- **Extracted entries**
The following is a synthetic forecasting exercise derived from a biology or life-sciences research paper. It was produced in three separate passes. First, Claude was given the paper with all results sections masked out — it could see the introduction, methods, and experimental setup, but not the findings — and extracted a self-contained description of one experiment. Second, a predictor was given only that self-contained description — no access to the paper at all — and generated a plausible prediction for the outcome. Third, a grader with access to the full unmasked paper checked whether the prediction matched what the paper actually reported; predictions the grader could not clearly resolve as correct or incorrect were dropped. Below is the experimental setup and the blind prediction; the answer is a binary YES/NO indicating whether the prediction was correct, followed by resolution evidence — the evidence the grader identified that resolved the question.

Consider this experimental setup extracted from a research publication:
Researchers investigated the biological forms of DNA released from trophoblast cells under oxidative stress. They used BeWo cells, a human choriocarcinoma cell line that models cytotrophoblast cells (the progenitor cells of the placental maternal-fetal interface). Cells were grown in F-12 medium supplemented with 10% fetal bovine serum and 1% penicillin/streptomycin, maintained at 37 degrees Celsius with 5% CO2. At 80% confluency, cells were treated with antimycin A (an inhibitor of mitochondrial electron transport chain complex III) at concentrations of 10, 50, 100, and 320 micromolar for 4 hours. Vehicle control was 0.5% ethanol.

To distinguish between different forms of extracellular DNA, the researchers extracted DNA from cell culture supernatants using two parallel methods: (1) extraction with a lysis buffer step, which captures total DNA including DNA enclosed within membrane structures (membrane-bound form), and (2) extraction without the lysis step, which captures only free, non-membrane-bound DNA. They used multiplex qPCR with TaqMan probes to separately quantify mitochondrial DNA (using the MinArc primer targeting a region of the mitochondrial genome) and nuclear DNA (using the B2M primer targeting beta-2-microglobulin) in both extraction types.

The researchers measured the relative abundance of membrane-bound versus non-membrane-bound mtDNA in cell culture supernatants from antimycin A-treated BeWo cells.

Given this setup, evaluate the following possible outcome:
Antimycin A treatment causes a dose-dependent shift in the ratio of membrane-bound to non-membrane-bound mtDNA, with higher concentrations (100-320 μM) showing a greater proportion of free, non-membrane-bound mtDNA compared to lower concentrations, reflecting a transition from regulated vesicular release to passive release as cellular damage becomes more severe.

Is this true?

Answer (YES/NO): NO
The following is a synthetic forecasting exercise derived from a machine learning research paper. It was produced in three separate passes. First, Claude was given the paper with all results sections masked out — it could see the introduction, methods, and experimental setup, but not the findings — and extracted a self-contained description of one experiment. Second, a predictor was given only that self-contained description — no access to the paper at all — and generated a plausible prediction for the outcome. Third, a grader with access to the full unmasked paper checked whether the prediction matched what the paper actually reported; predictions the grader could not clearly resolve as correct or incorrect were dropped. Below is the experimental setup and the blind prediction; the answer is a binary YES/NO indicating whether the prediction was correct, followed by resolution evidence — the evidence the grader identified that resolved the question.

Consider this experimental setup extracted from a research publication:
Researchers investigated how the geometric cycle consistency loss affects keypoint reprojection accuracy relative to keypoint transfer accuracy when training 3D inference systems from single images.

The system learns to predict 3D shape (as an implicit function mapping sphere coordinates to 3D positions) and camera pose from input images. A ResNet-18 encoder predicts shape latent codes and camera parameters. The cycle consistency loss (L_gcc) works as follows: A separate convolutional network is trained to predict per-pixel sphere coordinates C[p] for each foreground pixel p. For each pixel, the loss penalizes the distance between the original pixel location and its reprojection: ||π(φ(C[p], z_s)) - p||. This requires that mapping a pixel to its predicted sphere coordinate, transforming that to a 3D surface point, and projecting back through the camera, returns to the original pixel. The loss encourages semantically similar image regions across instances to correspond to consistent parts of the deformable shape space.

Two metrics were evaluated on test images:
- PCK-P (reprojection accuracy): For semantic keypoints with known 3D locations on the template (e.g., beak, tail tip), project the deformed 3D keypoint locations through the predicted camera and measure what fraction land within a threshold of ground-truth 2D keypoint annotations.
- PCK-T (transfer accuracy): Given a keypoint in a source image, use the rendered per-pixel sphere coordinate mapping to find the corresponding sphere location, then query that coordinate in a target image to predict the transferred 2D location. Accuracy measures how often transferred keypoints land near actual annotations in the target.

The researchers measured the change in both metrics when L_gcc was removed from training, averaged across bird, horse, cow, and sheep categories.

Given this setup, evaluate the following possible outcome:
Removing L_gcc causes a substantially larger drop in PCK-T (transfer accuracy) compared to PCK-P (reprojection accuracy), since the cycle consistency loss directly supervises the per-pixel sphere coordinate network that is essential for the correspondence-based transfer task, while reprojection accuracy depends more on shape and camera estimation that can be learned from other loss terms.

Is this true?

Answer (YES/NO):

- **Problem requirements**
Faithfully transcribe the whole of the data.

- **Answer to the problem**
The following is a synthetic forecasting exercise derived from a biology or life-sciences research paper. It was produced in three separate passes. First, Claude was given the paper with all results sections masked out — it could see the introduction, methods, and experimental setup, but not the findings — and extracted a self-contained description of one experiment. Second, a predictor was given only that self-contained description — no access to the paper at all — and generated a plausible prediction for the outcome. Third, a grader with access to the full unmasked paper checked whether the prediction matched what the paper actually reported; predictions the grader could not clearly resolve as correct or incorrect were dropped. Below is the experimental setup and the blind prediction; the answer is a binary YES/NO indicating whether the prediction was correct, followed by resolution evidence — the evidence the grader identified that resolved the question.

Consider this experimental setup extracted from a research publication:
Researchers investigated the biological forms of DNA released from trophoblast cells under oxidative stress. They used BeWo cells, a human choriocarcinoma cell line that models cytotrophoblast cells (the progenitor cells of the placental maternal-fetal interface). Cells were grown in F-12 medium supplemented with 10% fetal bovine serum and 1% penicillin/streptomycin, maintained at 37 degrees Celsius with 5% CO2. At 80% confluency, cells were treated with antimycin A (an inhibitor of mitochondrial electron transport chain complex III) at concentrations of 10, 50, 100, and 320 micromolar for 4 hours. Vehicle control was 0.5% ethanol.

To distinguish between different forms of extracellular DNA, the researchers extracted DNA from cell culture supernatants using two parallel methods: (1) extraction with a lysis buffer step, which captures total DNA including DNA enclosed within membrane structures (membrane-bound form), and (2) extraction without the lysis step, which captures only free, non-membrane-bound DNA. They used multiplex qPCR with TaqMan probes to separately quantify mitochondrial DNA (using the MinArc primer targeting a region of the mitochondrial genome) and nuclear DNA (using the B2M primer targeting beta-2-microglobulin) in both extraction types.

The researchers measured the relative abundance of membrane-bound versus non-membrane-bound mtDNA in cell culture supernatants from antimycin A-treated BeWo cells.

Given this setup, evaluate the following possible outcome:
Antimycin A treatment causes a dose-dependent shift in the ratio of membrane-bound to non-membrane-bound mtDNA, with higher concentrations (100-320 μM) showing a greater proportion of free, non-membrane-bound mtDNA compared to lower concentrations, reflecting a transition from regulated vesicular release to passive release as cellular damage becomes more severe.

Is this true?

Answer (YES/NO): NO
The following is a synthetic forecasting exercise derived from a machine learning research paper. It was produced in three separate passes. First, Claude was given the paper with all results sections masked out — it could see the introduction, methods, and experimental setup, but not the findings — and extracted a self-contained description of one experiment. Second, a predictor was given only that self-contained description — no access to the paper at all — and generated a plausible prediction for the outcome. Third, a grader with access to the full unmasked paper checked whether the prediction matched what the paper actually reported; predictions the grader could not clearly resolve as correct or incorrect were dropped. Below is the experimental setup and the blind prediction; the answer is a binary YES/NO indicating whether the prediction was correct, followed by resolution evidence — the evidence the grader identified that resolved the question.

Consider this experimental setup extracted from a research publication:
Researchers investigated how the geometric cycle consistency loss affects keypoint reprojection accuracy relative to keypoint transfer accuracy when training 3D inference systems from single images.

The system learns to predict 3D shape (as an implicit function mapping sphere coordinates to 3D positions) and camera pose from input images. A ResNet-18 encoder predicts shape latent codes and camera parameters. The cycle consistency loss (L_gcc) works as follows: A separate convolutional network is trained to predict per-pixel sphere coordinates C[p] for each foreground pixel p. For each pixel, the loss penalizes the distance between the original pixel location and its reprojection: ||π(φ(C[p], z_s)) - p||. This requires that mapping a pixel to its predicted sphere coordinate, transforming that to a 3D surface point, and projecting back through the camera, returns to the original pixel. The loss encourages semantically similar image regions across instances to correspond to consistent parts of the deformable shape space.

Two metrics were evaluated on test images:
- PCK-P (reprojection accuracy): For semantic keypoints with known 3D locations on the template (e.g., beak, tail tip), project the deformed 3D keypoint locations through the predicted camera and measure what fraction land within a threshold of ground-truth 2D keypoint annotations.
- PCK-T (transfer accuracy): Given a keypoint in a source image, use the rendered per-pixel sphere coordinate mapping to find the corresponding sphere location, then query that coordinate in a target image to predict the transferred 2D location. Accuracy measures how often transferred keypoints land near actual annotations in the target.

The researchers measured the change in both metrics when L_gcc was removed from training, averaged across bird, horse, cow, and sheep categories.

Given this setup, evaluate the following possible outcome:
Removing L_gcc causes a substantially larger drop in PCK-T (transfer accuracy) compared to PCK-P (reprojection accuracy), since the cycle consistency loss directly supervises the per-pixel sphere coordinate network that is essential for the correspondence-based transfer task, while reprojection accuracy depends more on shape and camera estimation that can be learned from other loss terms.

Is this true?

Answer (YES/NO):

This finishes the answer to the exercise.